Apprenez à raisonner comme un assureur
Lorsqu’on vous propose un tel produit, il faut déjà estimer grosso modo la probabilité que le risque se produise effectivement. Bien souvent, il s’agit d’une probabilité si peu élevée que dépenser de l’argent pour couvrir ce risque n’est pas raisonnable. Autre paramètre à prendre en compte, c’est bien sûr le coût d’un éventuel sinistre. Par exemple un jeune homme en parfaite santé et sans soucis dentaires n’a pas intérêt à prendre une option «dentaire» en contractant avec une mutuelle : si d’aventure il devait aller chez le dentiste, ça ne risque pas de coûter bien cher. En revanche, le vol de bijoux très chers ou une opération au cœur (dans les pays où il n’y a pas de sécurité sociale obligatoire), bien que correspondant à des risques peu probables, doivent être couverts car il s’agit de choses trop coûteuses.
C’est précisément à ce genre de calculs actuariels, estimant le coût d’un sinistre et la probabilité qu’il se produise dans un laps de temps donné (et compte tenu des taux d’intérêts, de l’inflation, des prévisions économiques, etc.), que se livrent les assureurs et tous ceux qui conçoivent les produits d’assurance. Sauf qu’ils le font de manière scientifique et non pas intuitive comme un particulier.
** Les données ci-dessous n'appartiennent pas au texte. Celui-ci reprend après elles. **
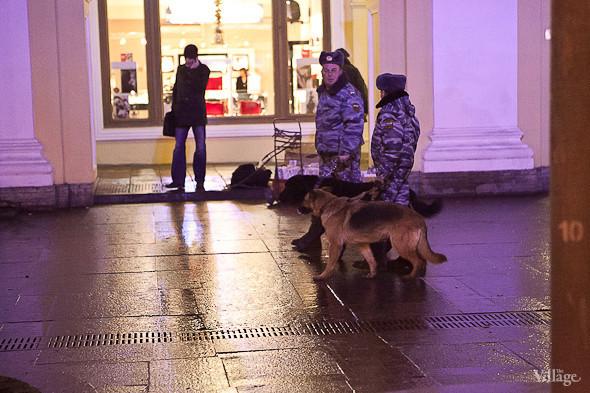 Кинологи с собаками патрулируют район. . Изображение № 12.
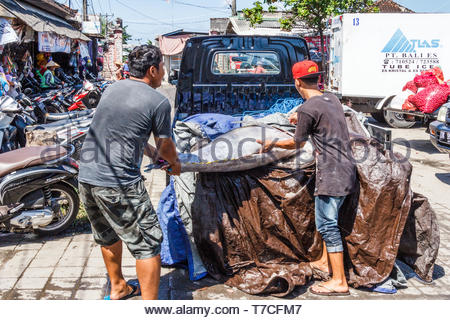 Bali, Indonesia - 30th May 2017: Men loading tuna fish on truck. Many tuna are landed at Jimbaran. - Stock Image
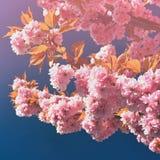 okwitnięcia piękny drzewo Natury scena z słońcem na słonecznym dniu wiosna kwiat Abstrakta zamazany tło w wiośnie Fotografia Royalty Free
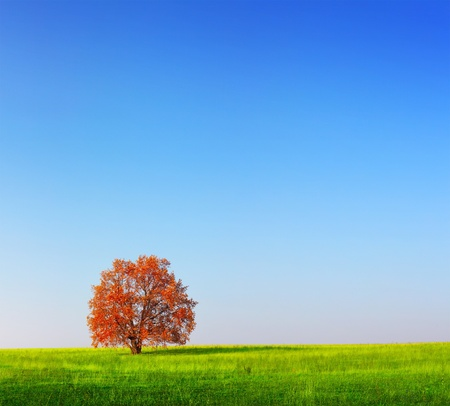 Alone red autumn tree on a green meadow with blue clear sky photo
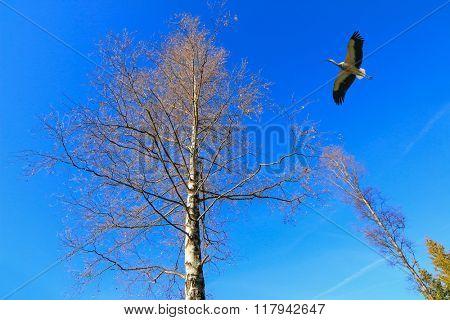 A stork bird flying near big tree against blue sky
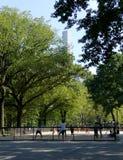 NEW YORK, STATI UNITI - 25 agosto 2016: La gente che si rilassa nel Central Park un bello giorno di estate a New York Immagini Stock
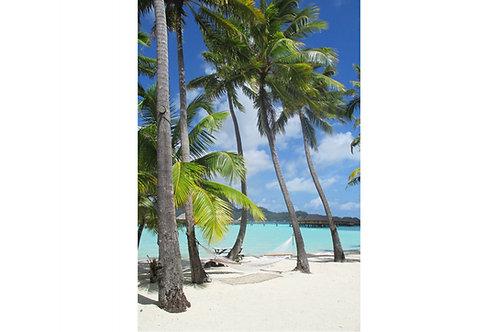 Traumstrand Bora Bora, Paradiesstrand Bora-Bora, schönstes Foto Bora Bora, Palmenstrand Bora-Bora, Fotos Polynesien, Tahiti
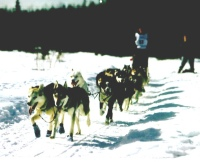 Dog Sled Races — Click for Larger Image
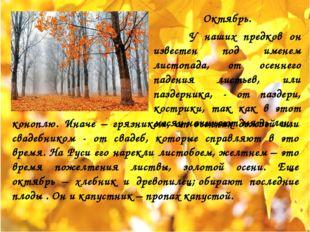Октябрь. У наших предков он известен под именем листопада, от осеннего падени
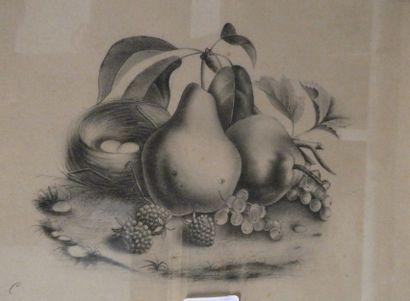 Ecole française du XIXe siècle  Deux natures...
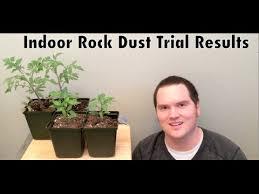 What Is Rock Dust For Gardens Rock Dust Indoor Trial 2014 Results Alberta Garden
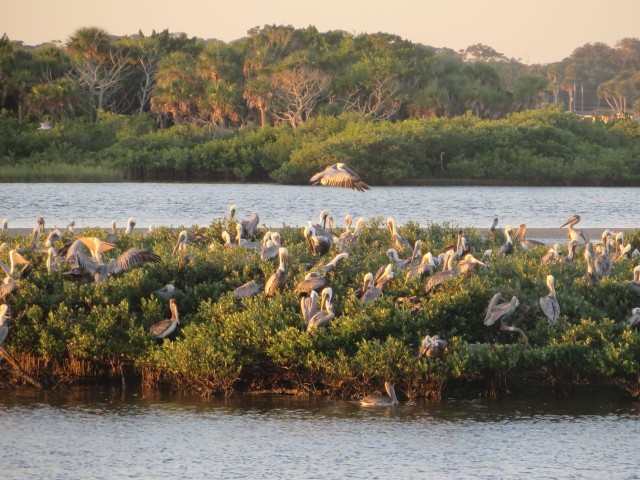 A closer look at the pelicans on that spit of land.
Il est bien difficile de concurrencer leur expérience et leur connaissance de leur marché ; et vous pouvez être quasiment sûr que si on vous propose une assurance lambda, l’assureur s’y retrouve largement ! Autrement dit, en moyenne aucun produit d’assurance ne mérite d’être pris (car à ce jeu c’est l’assureur qui gagne forcément et non pas l’assuré), sauf les risques très faibles mais coûteux que l’assureur couvre sans perte car il a en face de lui une population très large (ce qui n’est pas votre cas : si vous devez financer un soin médical très cher pour une maladie rare, savoir qu’il n’était pas financièrement intéressant de vous couvrir compte tenu du risque très faible, sera une bien maigre consolation).
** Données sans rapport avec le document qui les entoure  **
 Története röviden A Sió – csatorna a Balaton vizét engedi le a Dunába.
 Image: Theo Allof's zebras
Ne signez jamais sans réfléchir
Désormais, quand on vous vend avec insistance un produit d’assurance, soyez d’emblée critique et réfléchissez avant de payer. Très souvent, les polices sont faites de façon très restrictive, vous pensez p.ex. être bien couvert contre l’annulation de votre voyage, or cela ne marche que pour certains cas bien précis. Ou encore, vous acceptez que votre voyagiste couvre un risque moyennant 15 ou 20 euros «à peine», alors que ce risque est éventuellement déjà couvert (et même mieux !) par votre carte de crédit. Idem pour les extensions des garanties, p.ex. (quel intérêt de prolonger la garantie de 10 ans sur un bien que vous allez peut-être vouloir remplacer au bout de 3 ans ?).
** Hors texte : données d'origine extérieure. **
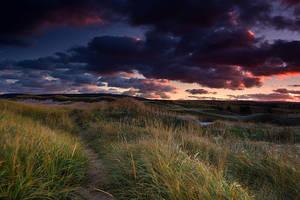 Dunes by EvaMcDermott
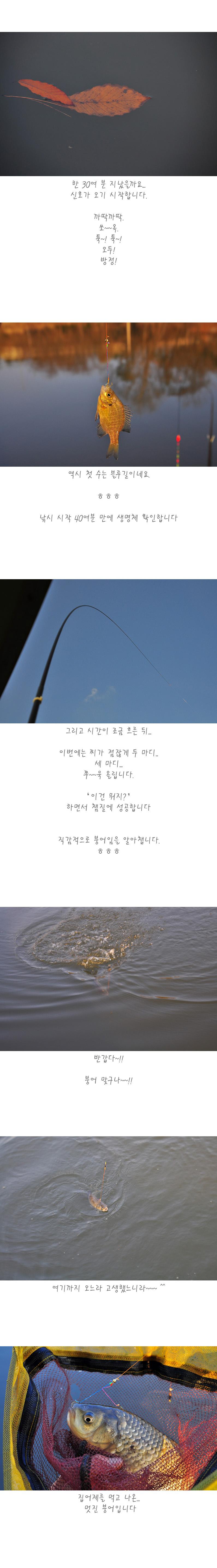 반제지 - 05.jpg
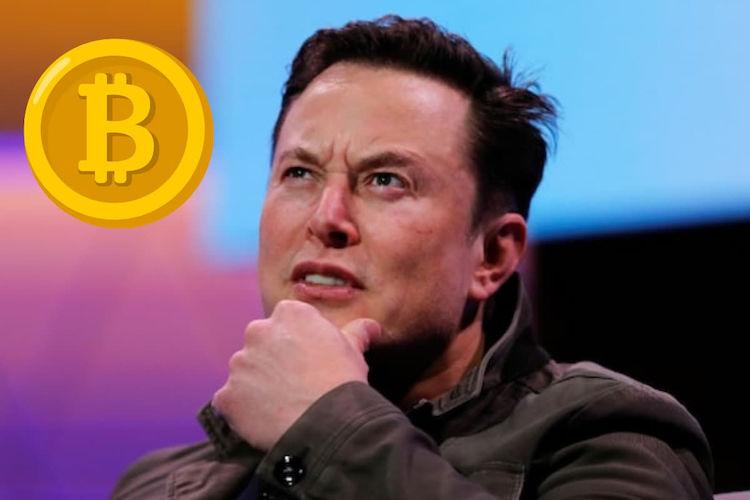 Napodobovatelia-Elona-Muska-v-krypto-podvodoch-ukradli-viac-ako-$2-miliony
Même pour des risques non couverts par ailleurs, il est souvent plus intéressant de s’auto-assurer plutôt que de prendre sur un coup de tête un produit type que l’on vous vend en dramatisant les risques éventuels. Par exemple, les loueurs de voiture proposent fort souvent l’option «zéro franchise». Autrement dit, si vous faites un accident ou un accrochage avec dégâts, vous êtes amené à régler de toutes les façons une franchise (parfois élevée : 300-500 euros), que cette option permet d’annuler. Cela semble être une bonne chose ; cependant un conducteur expérimenté qui loue une voiture peu chère (avec donc une franchise raisonnable, 150 euros p.ex.) n’a en fait aucun intérêt à dépenser 10-15 euros par jour de location car il est relativement peu probable qu’il fasse un accrochage sans gravité (alors que les risques supérieurs à la franchise sont de toutes les façons couverts !).
Assurez-vous vous-même !
Pour tous ces petits risques, qu’il s’agisse des assurances «bancaires» (couvrant p.ex. le vol de votre carte bancaire ou de votre chéquier), des options «zéro franchise» chez les loueurs de voiture ou les assurances annulation chez les voyagistes (notamment les sites web, qui aiment ce genre de «petits plus» qui agrémentent leurs bénéfices assez faibles), vous avez plutôt tout intérêt à vous constituer un petit compte spécial «auto-assurance».
C’est enfantin : vous ouvrez chez une banque en ligne un livret spécial, rapportant idéalement 3-4%, où vous placez 2-5 mille euros (d’un seul coup, ou bien par des versements progressifs en 3-6 mois, peu importe), et puis refusez systématiquement toutes les assurances que l’on vous propose, sauf les incontournables ou celles qui couvrent des risques trop coûteux. Ce compte vous permettra de payer vous-même les éventuels sinistres (inévitables), qui n’auront de surcroît aucun impact sur votre budget courant.
Et vous pouvez poussez la «perversion» jusqu’à verser sur ce compte spécial toutes les primes qu’on vous demandait, ainsi économisées, et en seulement 2-3 années vous pourrez déjà récupérer votre dépôt initial de 2-5 mille euros. Ensuite, tout ce qui va s’accumuler sur ce compte (primes économisées et les intérêts), c’est votre bénéfice net. Vous voici devenu votre propre assureur, et avez ainsi droit à un joli petit dividende, plutôt que d’enrichir Axa, Allianz et tutti quanti !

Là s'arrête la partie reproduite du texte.